Gösterilen Metin ▸
»»

Nadide Usta ha? Vay be, ekonomik kriz insanları ne hale getirdi, kadınlar bile taşeronluk yapıyor artık (bana bakın, şimdi içinizden biri “ay o Nadide değil, nadide, yani güzide, ender bulunan anlamında” gibi bi açıklama yapmasın valla tepelerim)

Elçin:
Ayrıca Eda'nın imla hataları daha çok örtmenim...

Banu:
Ay Elçin, şu boktan günde bana kahkaha attırdın ya, allayımcım da seni güldürsün...

Eda:
Yalakaaa Eeeelçiiin...
Senin duvar kağıdı ustasına ihtiyacın olur bigün! (adelelisinden....) Bu arada ben çıkıyorum, arkamdan atıp tutmayın yakarımmmmm...

Elçin:
Daha önce de ustaya ihtiyaç olmuştu ama bi hayrını göremedik dimiii canımmm. Sıkıyosa şimdi yolla çok makbule geçer valla.

24 Eylül 2009

Aslan biraz rahatsızdı, ortak bi arkadaşımız var, bana onu sordu “Aslan nasıl oldu” diye.

««

Görevin Kapsamı ▸
Metnin "Nadide Usta ha?" ile başlayıp "yapmasın valla tepelerim)" ifadesine kadar süren bölümünü, "ekonomik kriz" ifadesini "işsizlik" ile değiştirerek yeniden yazın. Çalışırken yalnızca metne dayanın.

Kayıtlı Veriler ▸
»»

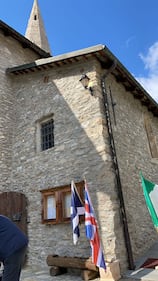 La cerimonia per il principe Filippo a Sauze d’Oulx  3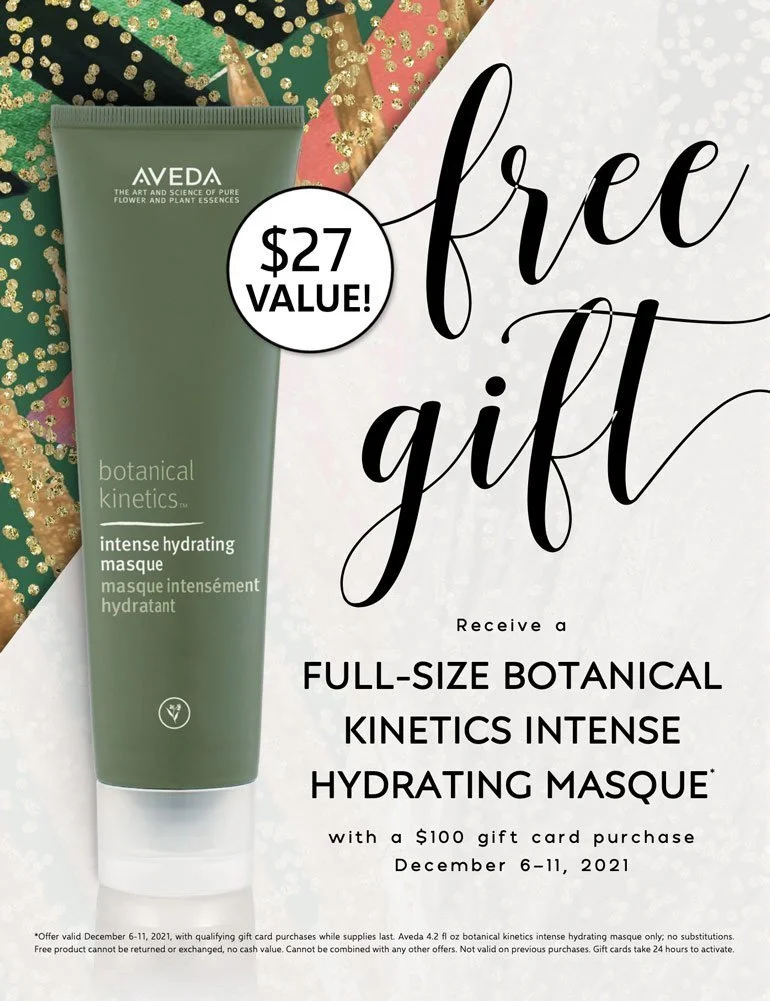FREE Full-Size Botanical Kinetics Intense Hydrating Masque with Purchase!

««

Alıştırma Yanıtı ▸
Nadide Usta ha? Vay be, işsizlik insanları ne hale getirdi, kadınlar bile taşeronluk yapıyor artık (bana bakın, şimdi içinizden biri “ay o Nadide değil, nadide, yani güzide, ender bulunan anlamında” gibi bi açıklama yapmasın valla tepelerim)